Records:

┄┄┄┄┄┄

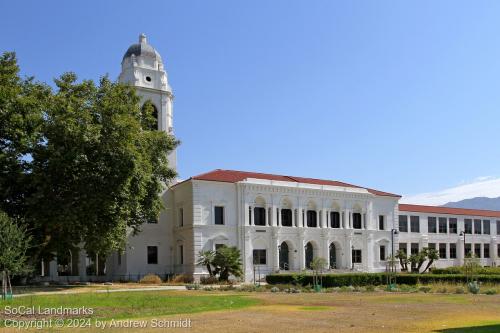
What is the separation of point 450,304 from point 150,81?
136ft

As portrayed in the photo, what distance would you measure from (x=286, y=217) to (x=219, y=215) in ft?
25.1

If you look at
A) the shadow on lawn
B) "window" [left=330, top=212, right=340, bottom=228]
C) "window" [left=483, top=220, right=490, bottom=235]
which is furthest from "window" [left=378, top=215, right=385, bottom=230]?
the shadow on lawn

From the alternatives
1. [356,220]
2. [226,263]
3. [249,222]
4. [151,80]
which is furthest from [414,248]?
[151,80]

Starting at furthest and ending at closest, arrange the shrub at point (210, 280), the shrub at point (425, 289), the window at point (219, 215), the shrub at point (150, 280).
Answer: the window at point (219, 215) → the shrub at point (150, 280) → the shrub at point (210, 280) → the shrub at point (425, 289)

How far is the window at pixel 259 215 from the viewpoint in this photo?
5838 centimetres

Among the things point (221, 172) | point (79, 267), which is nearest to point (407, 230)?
point (221, 172)

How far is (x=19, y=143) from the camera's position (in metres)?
38.2

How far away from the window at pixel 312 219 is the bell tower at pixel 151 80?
15.0m

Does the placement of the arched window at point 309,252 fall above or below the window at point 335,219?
below

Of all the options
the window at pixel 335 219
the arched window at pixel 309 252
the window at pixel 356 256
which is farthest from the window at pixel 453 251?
the arched window at pixel 309 252

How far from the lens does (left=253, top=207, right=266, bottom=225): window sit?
192 feet

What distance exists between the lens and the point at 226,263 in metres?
50.3

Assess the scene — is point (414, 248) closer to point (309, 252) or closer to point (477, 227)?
point (477, 227)

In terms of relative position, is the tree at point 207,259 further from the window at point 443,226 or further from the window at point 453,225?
the window at point 453,225
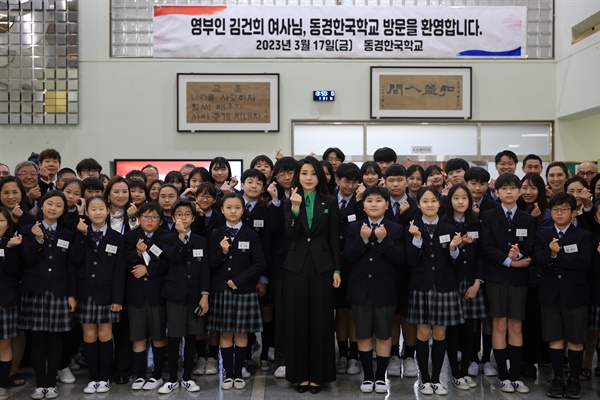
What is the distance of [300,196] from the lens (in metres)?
4.04

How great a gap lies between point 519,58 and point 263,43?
4108mm

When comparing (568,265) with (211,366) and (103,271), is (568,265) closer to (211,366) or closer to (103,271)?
(211,366)

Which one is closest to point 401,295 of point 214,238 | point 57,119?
point 214,238

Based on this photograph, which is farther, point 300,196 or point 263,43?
point 263,43

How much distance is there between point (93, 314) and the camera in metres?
4.08

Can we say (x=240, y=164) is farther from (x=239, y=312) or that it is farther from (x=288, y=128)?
(x=239, y=312)

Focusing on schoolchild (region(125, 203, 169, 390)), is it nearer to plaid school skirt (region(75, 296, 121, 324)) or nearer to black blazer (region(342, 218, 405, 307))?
plaid school skirt (region(75, 296, 121, 324))

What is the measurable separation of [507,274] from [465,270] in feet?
0.96

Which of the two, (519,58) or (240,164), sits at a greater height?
(519,58)

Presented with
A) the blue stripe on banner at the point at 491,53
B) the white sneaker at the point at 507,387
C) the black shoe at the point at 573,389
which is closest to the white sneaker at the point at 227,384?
the white sneaker at the point at 507,387

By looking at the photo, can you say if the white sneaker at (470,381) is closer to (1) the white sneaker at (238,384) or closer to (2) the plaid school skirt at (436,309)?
(2) the plaid school skirt at (436,309)

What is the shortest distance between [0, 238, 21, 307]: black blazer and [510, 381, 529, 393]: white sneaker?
3617 millimetres

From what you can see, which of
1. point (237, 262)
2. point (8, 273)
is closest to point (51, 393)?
point (8, 273)

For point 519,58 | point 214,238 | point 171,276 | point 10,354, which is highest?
point 519,58
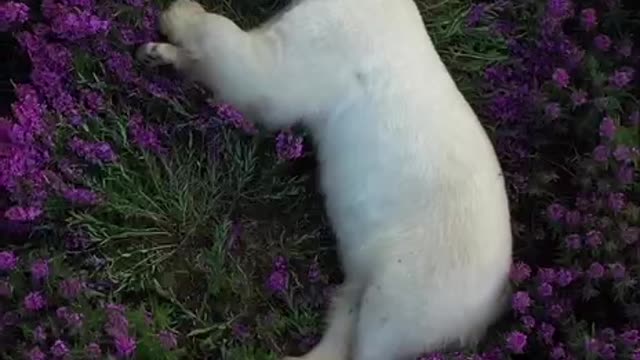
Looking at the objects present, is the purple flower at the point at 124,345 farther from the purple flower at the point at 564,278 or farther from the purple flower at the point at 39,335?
the purple flower at the point at 564,278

┄┄┄┄┄┄

OBJECTIVE: Please reproduce every record above word for word, leaving out the pictures.

OUTPUT OF THE TASK:
What is the separation of point 450,304 from point 150,81?
136ft

As portrayed in the photo, what distance would you measure from (x=286, y=217) to (x=219, y=215) in ft?
25.1

If you look at
A) the shadow on lawn
B) "window" [left=330, top=212, right=340, bottom=228]
C) "window" [left=483, top=220, right=490, bottom=235]
which is furthest from "window" [left=378, top=215, right=385, bottom=230]?
the shadow on lawn

From the alternatives
1. [356,220]
2. [226,263]
3. [249,222]
4. [151,80]
which is furthest from [414,248]?
[151,80]

Starting at furthest and ending at closest, arrange the shrub at point (210, 280), the shrub at point (425, 289), the window at point (219, 215), the shrub at point (150, 280).
Answer: the window at point (219, 215) → the shrub at point (150, 280) → the shrub at point (210, 280) → the shrub at point (425, 289)

How far is the window at pixel 259 215 from the viewpoint in this photo?
5838 centimetres

Among the things point (221, 172) | point (79, 267), which is nearest to point (407, 230)?
point (221, 172)

How far is (x=19, y=143) from the camera's position (in metres)?
38.2

How far away from the window at pixel 312 219 is the bell tower at pixel 151 80?
15.0m

Does the placement of the arched window at point 309,252 fall above or below the window at point 335,219?
below

Of all the options
the window at pixel 335 219
the arched window at pixel 309 252
the window at pixel 356 256
which is farthest from the window at pixel 453 251?
the arched window at pixel 309 252

How far from the lens does (left=253, top=207, right=266, bottom=225): window sit?
192 feet

What distance exists between the lens and the point at 226,263 in metres?
50.3

Assess the scene — is point (414, 248) closer to point (309, 252) or closer to point (477, 227)?
point (477, 227)

In terms of relative position, is the tree at point 207,259 further from the window at point 443,226 or further from the window at point 453,225?
the window at point 453,225
What is the distance of [300,196] from the lens (in metres)?
4.04

How great a gap lies between point 519,58 and point 263,43?
4108mm

When comparing (568,265) with (211,366) and (103,271), is (568,265) closer to (211,366) or closer to (103,271)?
(211,366)

Which one is closest to point 401,295 of point 214,238 | point 57,119?
point 214,238

Based on this photograph, which is farther, point 300,196 or point 263,43?
point 263,43

How much distance is there between point (93, 314) and the camera in metres?
4.08

Can we say (x=240, y=164) is farther from (x=239, y=312) or that it is farther from (x=288, y=128)?
(x=239, y=312)

Focusing on schoolchild (region(125, 203, 169, 390)), is it nearer to plaid school skirt (region(75, 296, 121, 324)) or nearer to black blazer (region(342, 218, 405, 307))?
plaid school skirt (region(75, 296, 121, 324))

What is the measurable separation of [507,274] from [465,270] in feet?
0.96

Which of the two, (519,58) or (240,164), sits at a greater height?
(519,58)

Presented with
A) the blue stripe on banner at the point at 491,53
B) the white sneaker at the point at 507,387
C) the black shoe at the point at 573,389
which is closest to the white sneaker at the point at 227,384?
the white sneaker at the point at 507,387

By looking at the photo, can you say if the white sneaker at (470,381) is closer to (1) the white sneaker at (238,384) or closer to (2) the plaid school skirt at (436,309)?
(2) the plaid school skirt at (436,309)

What is the shortest distance between [0, 238, 21, 307]: black blazer and [510, 381, 529, 393]: white sneaker?
3617 millimetres

From what you can see, which of
1. point (237, 262)
2. point (8, 273)
is closest to point (51, 393)?
point (8, 273)

For point 519,58 | point 214,238 | point 171,276 | point 10,354, which is highest?
point 519,58
Looking at the objects present, is the purple flower at the point at 124,345 farther from the purple flower at the point at 564,278 or farther from the purple flower at the point at 39,335?
the purple flower at the point at 564,278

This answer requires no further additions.